Text for analysis:
Ungerer is similarly experimental with line, frequently allowing it to run wild and move in and out of form. Consider the wonderfully excessive curlicues that constitute the telephone wire in Power Line or the deliciously witty cartoons from Der Herzinfarkt (Heart attack) in which lines push and pull, physically stringing their figures along with them. In a particularly lovely sketch from this series, a tiny business-suited man tries to hook an Atalantalike woman with the crook of his cane. As the mammoth female disassembles into calligraphic strokes, her suitor might as well be trying to capture and pin down drawing itself.

It makes perfect sense that Ungerer became a draftsman, and an illustrator at that, rather than a painter like his father; that is, someone called upon to respond to the world around him quickly, repeatedly, and without regard for the dictates of the self-contained aesthetic object. To leave his errors exposed and continue on, such is Ungerer’s way. In this vein, it is important to note that the artist does not place himself above his material, no matter how unsettling the depiction. Whether Ungerer’s target is American commercialism or European provincialism, backwater rednecks or elite society, he freely admits: “I am in all my drawing and books. I don’t say it boastfully, but I’ve performed every one of my fantasies. Maybe it was a way of liberating myself from an uptight and sterile Protestant upbringing. But even while I did all these things, I also rebelled— I repelled myself. And it is this revulsion that comes through so strongly in my work.’’ For example, although Ungerer cannot be accused of directly participating in the atrocities his political posters invoke, one writer observes that their sheer barbarism is implicative, producing in the viewer an equivalent revulsion against the artist’s audacious imagery. “I am a man: nothing that is human is foreign to me,” Ungerer, paraphrasing the Roman playwright Publius Terentius Afer, better known as Terence, has observed—including, one presumes, humanity’s baser impulses. The way forward, his work seems to suggest, is to acknowledge these foibles before seeking a different path.

In Far Out Isn’t Far Enough, Aria Ungerer explains that a huge part of her father’s life has been the quest for an identity. Hence, his peripatetic journey from Strasbourg to New York to Canada and finally Ireland and his work’s obsessive focus on who we are and where we fit in. If the manic flow of his work is any indication, it is a goal that he is no closer to achieving however physically settled he now may be. And yet this non-belonging is itself a place. In Ungerer’s words, “the thing is, if you have no identity you’re free. Your home is no man’s land. You can do anything in no man’s land. This would be a nice fairytale. The child that travels in no man’s land.” This is in essence the story of the recent Fog Island, set mostly in the borderless sea and on a magical island inhabited by a man who controls the fog, which, as described above, employs hazy tones and back-to front color washes to create a sense of distanced unreality. It is an apt concluding work for an Ungerer retrospective (drawings from the book close The Drawing Center’s exhibition), not least because it is a work without conclusion, one in which the final scene returns us to the beginning. The wide open expanses of sea and sky in the Fog Island drawings recall the shadowy hues of The Three Robbers, where a dusky blue serves as both the background and the faces of the robbers who peek through their black cloaks. This is the space of everything and nothing: a space that is perhaps Ungerer’s rightful home.

About this exercise:
In the passage on Ungerer's art, drawings from which book close The Drawing Center's exhibition?

Record excerpts:
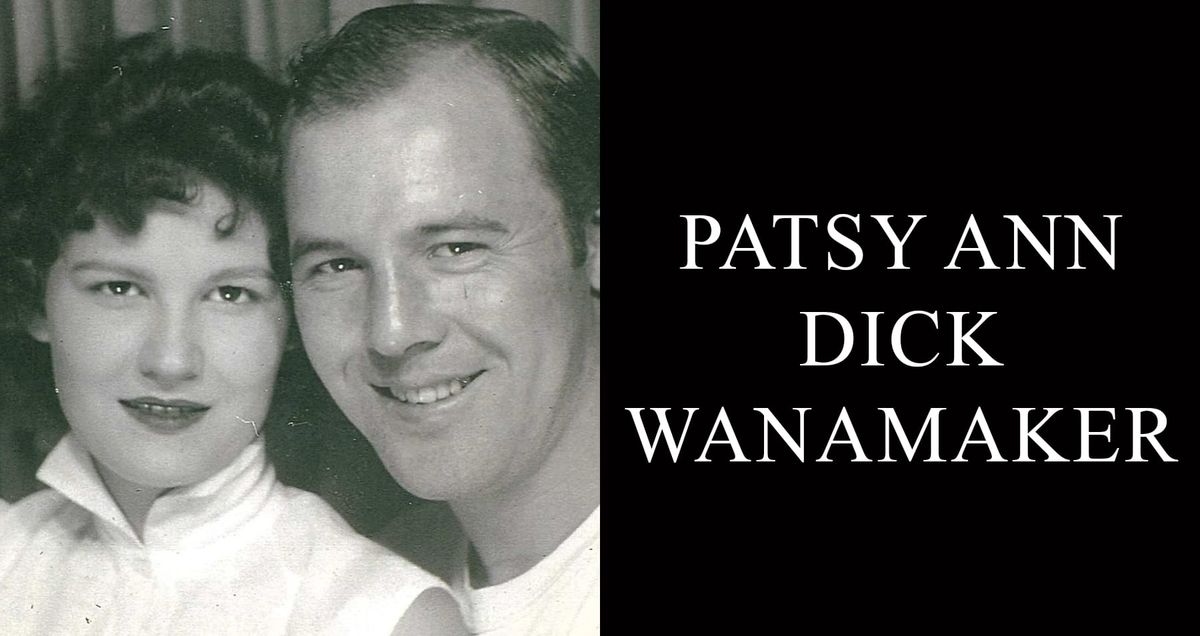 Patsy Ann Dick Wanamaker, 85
...
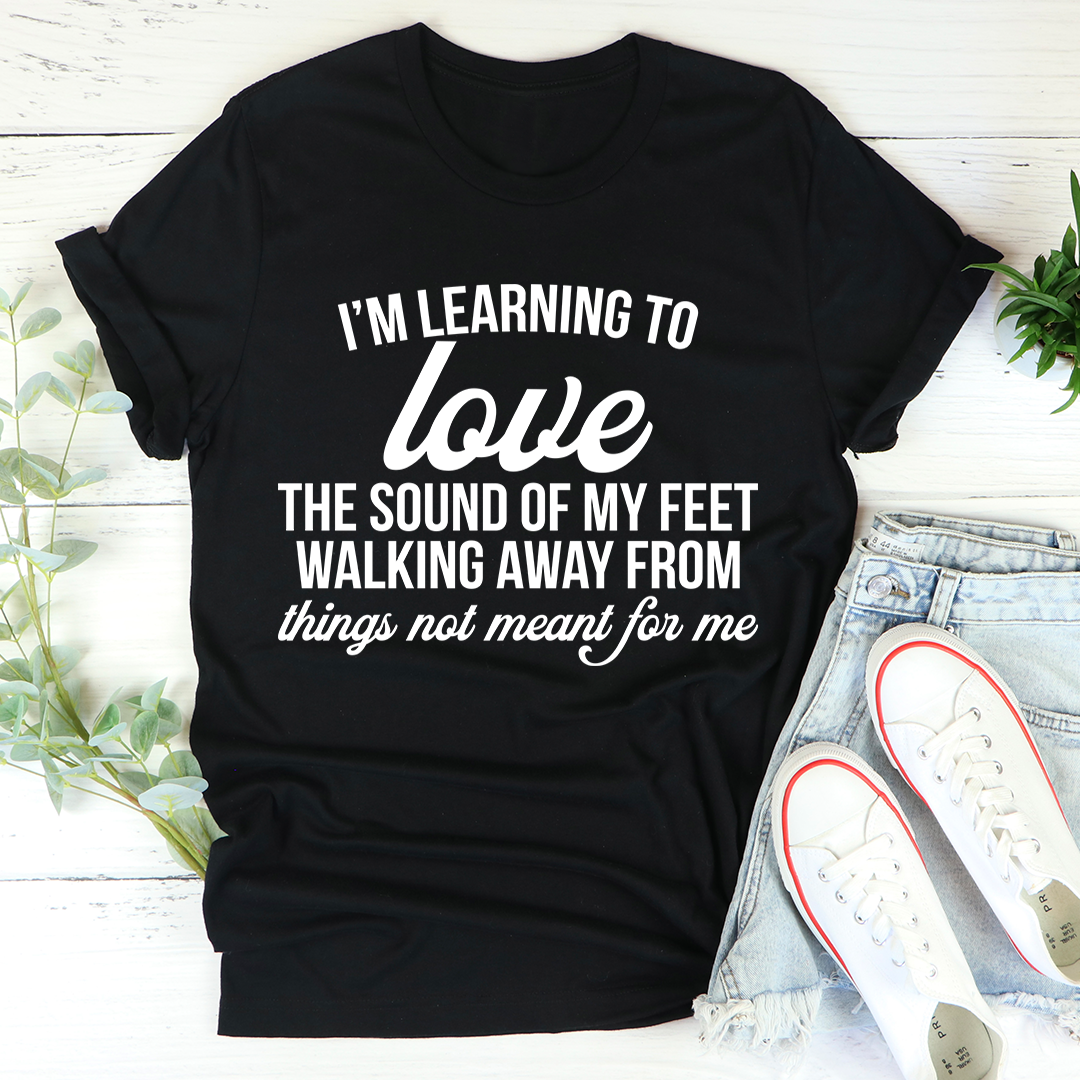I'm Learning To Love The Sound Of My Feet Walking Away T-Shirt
--
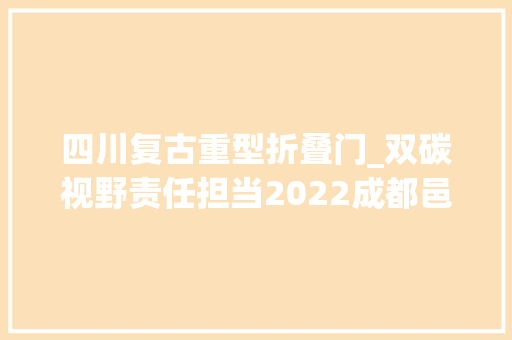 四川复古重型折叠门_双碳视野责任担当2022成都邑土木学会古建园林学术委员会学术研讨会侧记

Response:
Fog Island